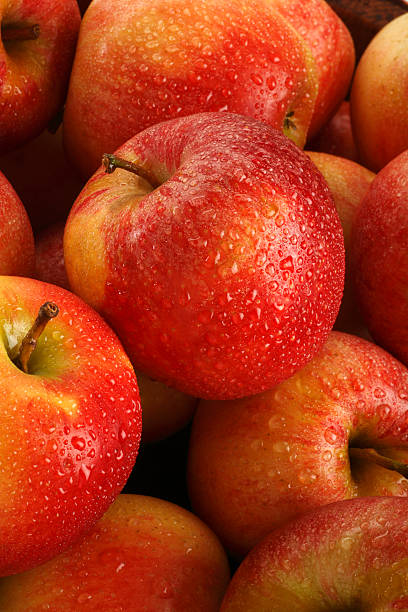 мокрый сочные красные яблоки - 4606 стоковые фото и изображения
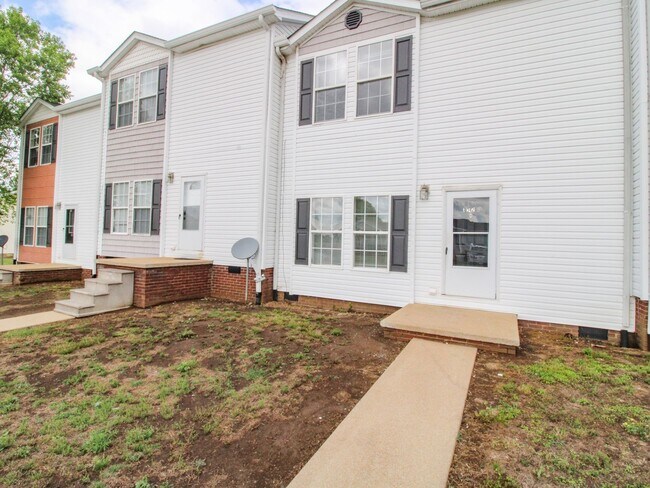 Building Photo - Charming 3BR/2.5BA Townhome Available Now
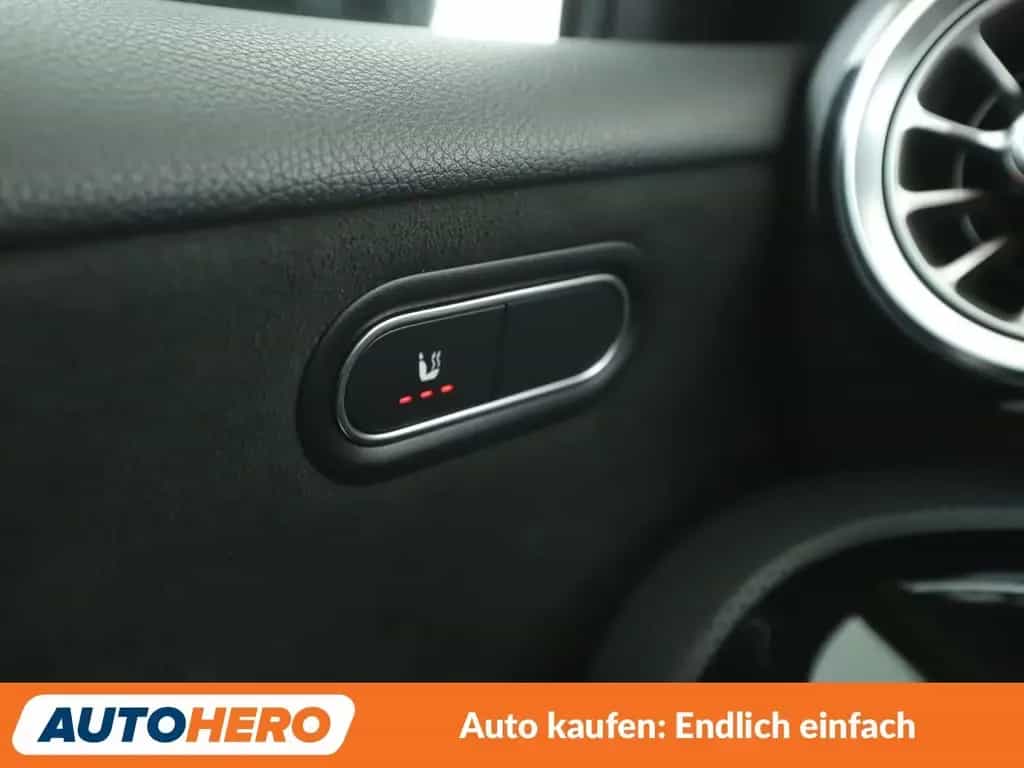 Mercedes-Benz A 220 d AMG Line Aut. *NAVI*LED*TEMPO*CAM* 11/2020-photo-28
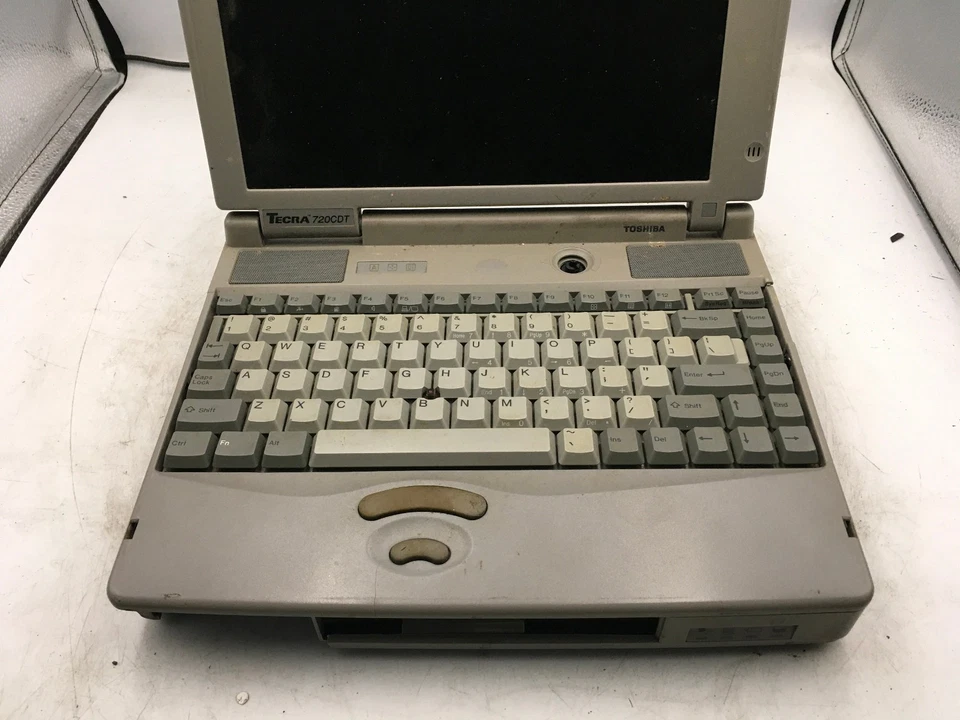 TOSHIBA TECRA 720CDT - VINTAGE - FOR PARTS - INTEL PENTIUM - 16MB RAM - READ -BB - Image 3 of 4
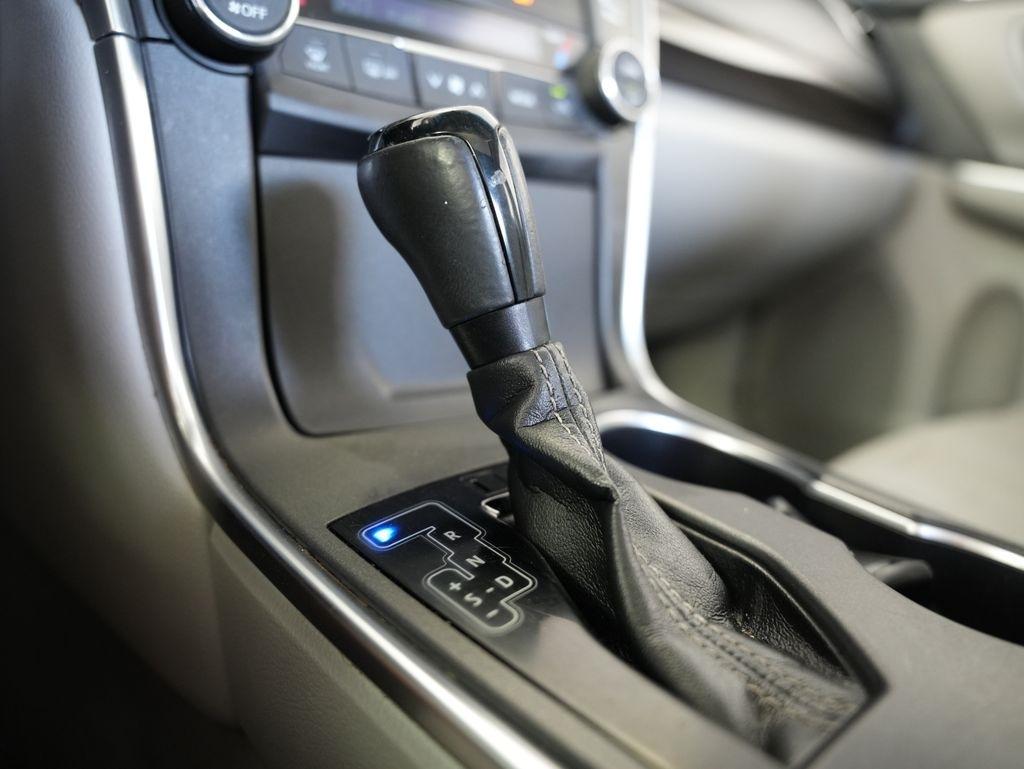 Toyota Camry XSE V6 Auto (Natl) 2017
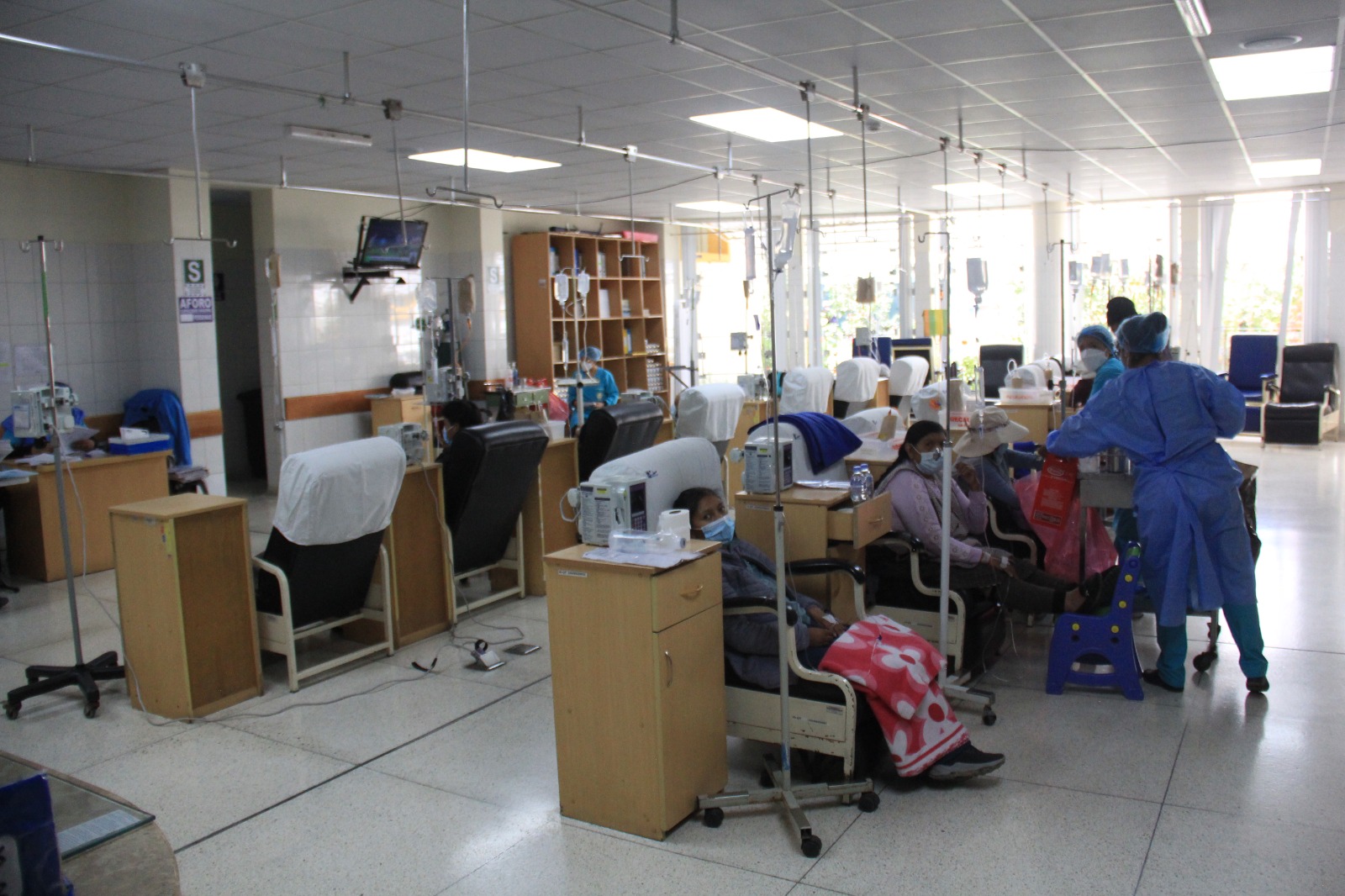 Iren Sur asegura atención oncológica, pero sin recursos para mantenimientos de equipos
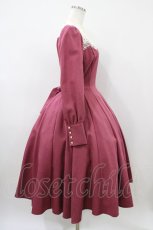 画像3: Innocent World / エヴァワンピース M ローズレッド×生成/Rose Red×Beige H-26-04-10-1024-IW-OP-NS-ZH (3)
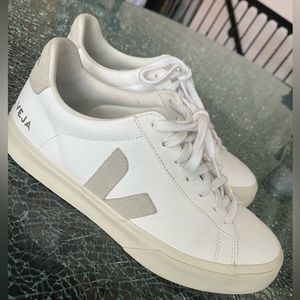 Veja campo shoes. Only worn a few times!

────────────────────────────────────────

**WHAT THIS TASK INVOLVES**: Quote each line of the listing exactly, but leave the pictures out.

**SOLUTION**:
 мокрый сочные красные яблоки - 4606 стоковые фото и изображения
 Building Photo - Charming 3BR/2.5BA Townhome Available Now
 Mercedes-Benz A 220 d AMG Line Aut. *NAVI*LED*TEMPO*CAM* 11/2020-photo-28
 TOSHIBA TECRA 720CDT - VINTAGE - FOR PARTS - INTEL PENTIUM - 16MB RAM - READ -BB - Image 3 of 4
 Toyota Camry XSE V6 Auto (Natl) 2017
 Iren Sur asegura atención oncológica, pero sin recursos para mantenimientos de equipos
 画像3: Innocent World / エヴァワンピース M ローズレッド×生成/Rose Red×Beige H-26-04-10-1024-IW-OP-NS-ZH (3)
 Veja campo shoes. Only worn a few times!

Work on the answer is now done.